Carlson, the Higgins Professor of Molecular, Cellular, and Developmental Biology, has elucidated basic principles by which odors and tastants are encoded. Working with Drosophila, his lab discovered the first insect odor receptor genes and described their function. The lab also produced a receptor-to-neuron map of the fly antenna, the first such map of its kind. They then characterized odor receptors of the malaria mosquito Anopheles, which locates its human hosts via olfaction. This analysis identified receptors that respond strongly to components of human odor and that may act in the process of human recognition.

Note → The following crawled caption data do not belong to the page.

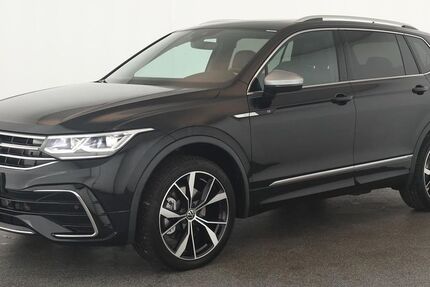 VW Tiguan Allspace 15.800 km 47.084 &euro; Neuss 41464
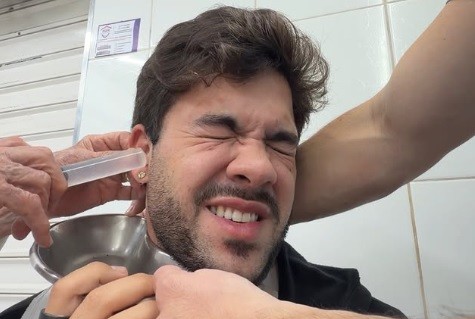 Álvaro conta que mosquito entrou em seu ouvido enquanto estava em um date: 'Ele não vai me esquecer'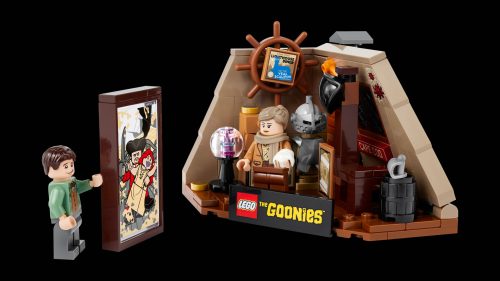 40773 The Walshes' Attic Gift With Purchase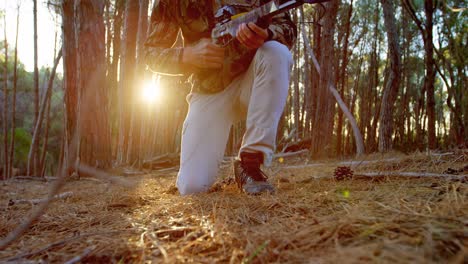 hombre apuntando con un arco compuesto en el bosque 4k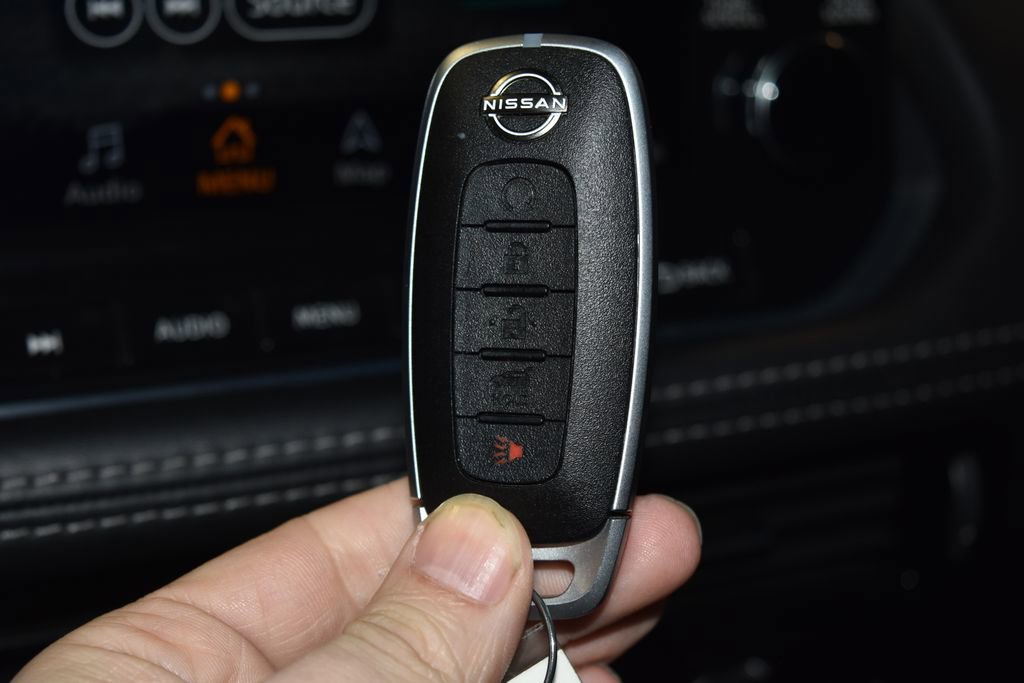 Used 2023 Nissan Rogue SL w/ SL Premium Package image 19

Carlson’s laboratory also identified the first insect taste receptors. He constructed a receptor-to-neuron map of the major taste organs of the fly as well as a functional map constructed via physiological analysis of taste neurons. The two maps together revealed basic principles of taste coding. This work may be applied to insects that transmit global disease to hundreds of millions of people or that do massive damage to the world’s food supply.
“Dr. Carlson has made extraordinary advances impacting medical science and education, and we are thrilled to honor his remarkable accomplishments,” says Lila Hope, Ph.D. ‘99, SMAA president.
Carlson received an A.B. in biochemistry from Harvard in 1977 and a Ph.D. in biochemistry from Stanford in 1982. After a postdoctoral fellowship at Stanford, he joined the Yale faculty in 1986.
Carlson is an elected member of the National Academy of Sciences and the American Academy of Arts and Sciences. He is a Guggenheim Fellow and a fellow of the American Association for the Advancement of Science. He received the Genetics Society of America Medal and the Yale College Dylan Hixon Prize for Teaching Excellence. Twelve of his Ph.D. students have won awards for their dissertations.